De fortes exigences de compétences, conseils éclairés et vigilance s’imposent aux notaires
Les exemples précédents montrent que le notaire doit faire preuve de vigilance et de compétence en matière fiscale, car il est tenu professionnellement d’éclairer les parties sur les incidences fiscales des actes qu’il a reçus ainsi que de s’assurer de leur validité et de leur efficacité. Il doit également respecter les obligations déclaratives et de paiement qui lui incombent en tant que collecteur d’impôts pour le compte de l’État. A défaut, il engage sa propre responsabilité, civile ou pénale selon les cas.
Le notaire doit donc fournir un conseil fiscal de qualité à ses clients, en fonction de leur situation personnelle et patrimoniale, de leurs besoins et de leurs objectifs. Il doit les informer des conséquences fiscales des actes qu’ils envisagent et des solutions d’optimisation ou de réduction de leur charge fiscale. De plus, le notaire doit respecter ses obligations déclaratives et de paiement en tant que collecteur d’impôts pour le compte de l’État, sauf à engager sa responsabilité civile ou pénale, selon les circonstances.

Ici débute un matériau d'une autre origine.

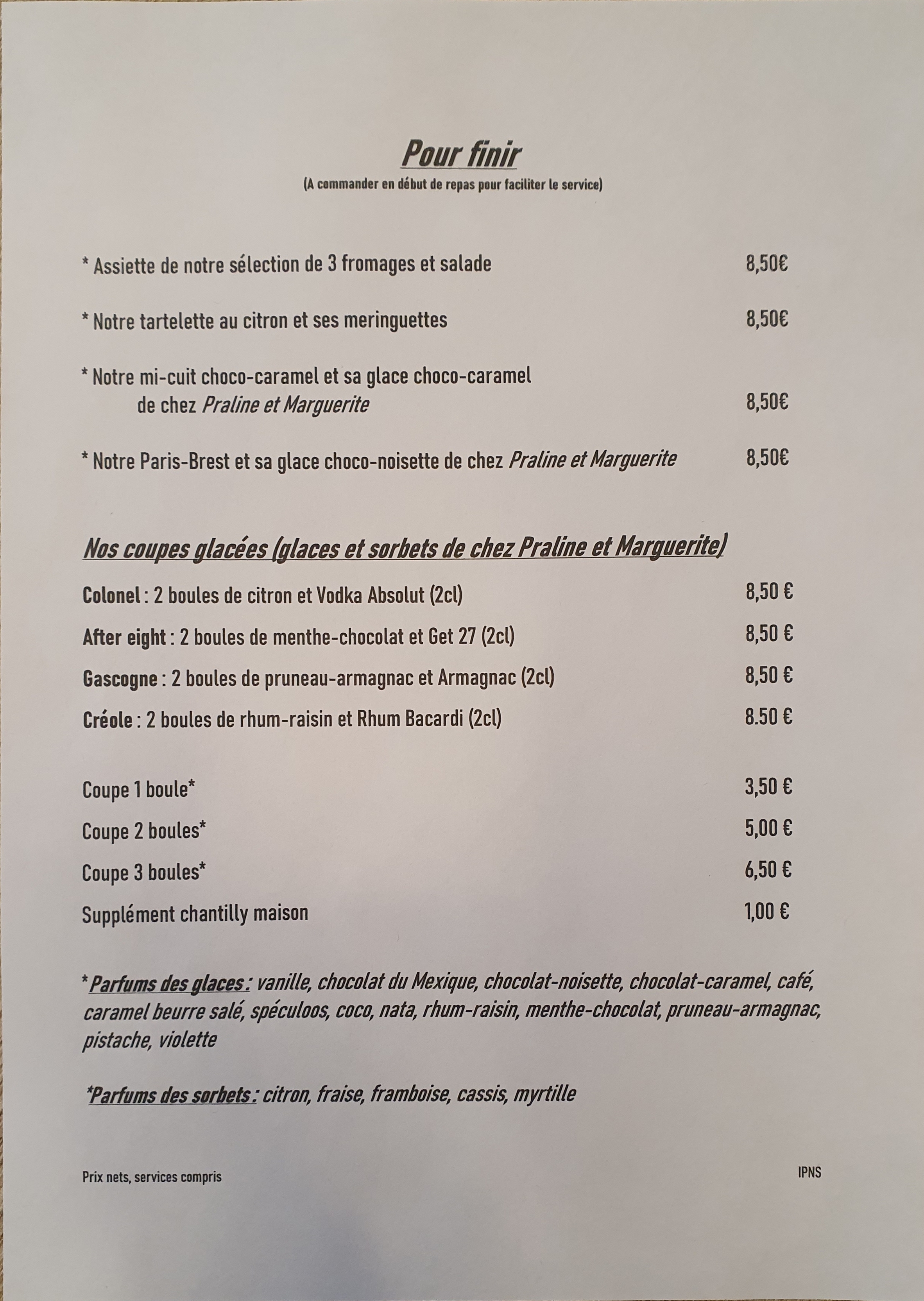 Pour finir
(A commander en début de repas pour faciliter le service)

* Assiette de notre sélection de 3 fromages et salade 8,50€

* Notre tartelette au citron et ses meringuettes 8,50€

* Notre mi-cuit choco-caramel et sa glace choco-caramel de chez Praline et Marguerite 8,50€

* Notre Paris-Brest et sa glace choco-noisette de chez Praline et Marguerite 8,50€

Nos coupes glacées (glaces et sorbets de chez Praline et Marguerite)

Colonel : 2 boules de citron et Vodka Absolut (2cl) 8,50 €

After eight : 2 boules de menthe-chocolat et Get 27 (2cl) 8,50 €

Gascogne : 2 boules de pruneau-armagnac et Armagnac (2cl) 8,50 €

Créole : 2 boules de rhum-raisin et Rhum Bacardi (2cl) 8.50 €

Coupe 1 boule* 3,50 €

Coupe 2 boules* 5,00 €

Coupe 3 boules* 6,50 €

Supplément chantilly maison 1,00 €

*Parfums des glaces : vanille, chocolat du Mexique, chocolat-noisette, chocolat-caramel, café, caramel beurre salé, spéculoos, coco, nata, rhum-raisin, menthe-chocolat, pruneau-armagnac, pistache, violette

*Parfums des sorbets : citron, fraise, framboise, cassis, myrtille

Prix nets, services compris

IPNS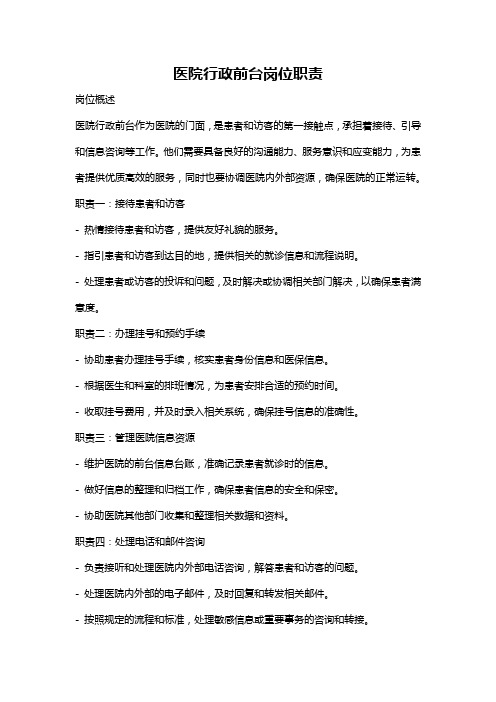 医院行政前台岗位职责

岗位概述

医院行政前台作为医院的门面，是患者和访客的第一接触点，承担着接待、引导和信息咨询等工作。他们需要具备良好的沟通能力、服务意识和应变能力，为患者提供优质高效的服务，同时也要协调医院内外部资源，确保医院的正常运转。

职责一：接待患者和访客

- 热情接待患者和访客，提供友好礼貌的服务。

- 指引患者和访客到达目的地，提供相关的就诊信息和流程说明。

- 处理患者或访客的投诉和问题，及时解决或协调相关部门解决，以确保患者满意度。

职责二：办理挂号和预约手续

- 协助患者办理挂号手续，核实患者身份信息和医保信息。

- 根据医生和科室的排班情况，为患者安排合适的预约时间。

- 收取挂号费用，并及时录入相关系统，确保挂号信息的准确性。

职责三：管理医院信息资源

- 维护医院的前台信息台账，准确记录患者就诊时的信息。

- 做好信息的整理和归档工作，确保患者信息的安全和保密。

- 协助医院其他部门收集和整理相关数据和资料。

职责四：处理电话和邮件咨询

- 负责接听和处理医院内外部电话咨询，解答患者和访客的问题。

- 处理医院内外部的电子邮件，及时回复和转发相关邮件。

- 按照规定的流程和标准，处理敏感信息或重要事务的咨询和转接。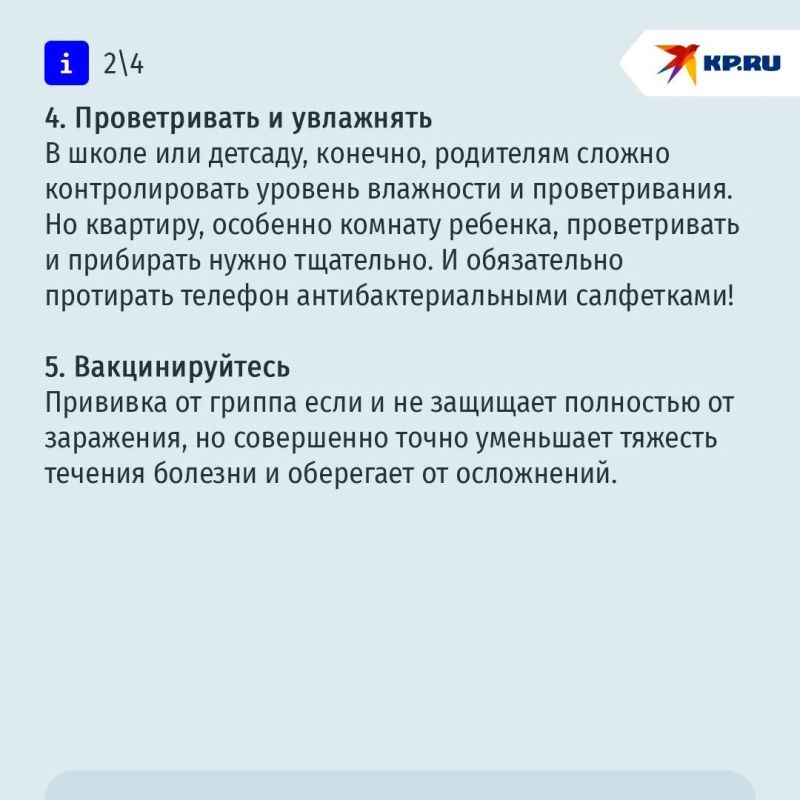 i 2\4

KP.RU

4. Проветривать и увлажнять
В школе или детсаду, конечно, родителям сложно контролировать уровень влажности и проветривания. Но квартиру, особенно комнату ребенка, проветривать и прибирать нужно тщательно. И обязательно протирать телефон антибактериальными салфетками!

5. Вакцинируйтесь
Прививка от гриппа если и не защищает полностью от заражения, но совершенно точно уменьшает тяжесть течения болезни и оберегает от осложнений.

La responsabilité fiscale des notaires implique donc une vigilance constante et une compétence technique très approfondie. Le notaire doit se tenir informé des évolutions législatives et jurisprudentielles en matière fiscale et respecter les principes déontologiques de sa profession. En cas de faute ou de négligence dans l’exercice de ses fonctions fiscales, le notaire peut être sanctionné par l’administration fiscale, faire l’objet d’une action en responsabilité de la part de ses clients ou être soumis à des sanctions disciplinaires par les instances ordinales du notariat.
Conclusion
En résumé, la responsabilité fiscale des notaires en France est une question complexe qui englobe à la fois leurs obligations envers l’État et celles envers leurs clients. Les notaires doivent respecter leurs obligations fiscales, fournir un conseil fiscal de qualité et assurer l’efficacité et la validité des actes qu’ils rédigent. Ils doivent être conscients des risques potentiels et des conséquences d’un manquement à leurs obligations fiscales, afin d’exercer leur profession avec compétence et rigueur.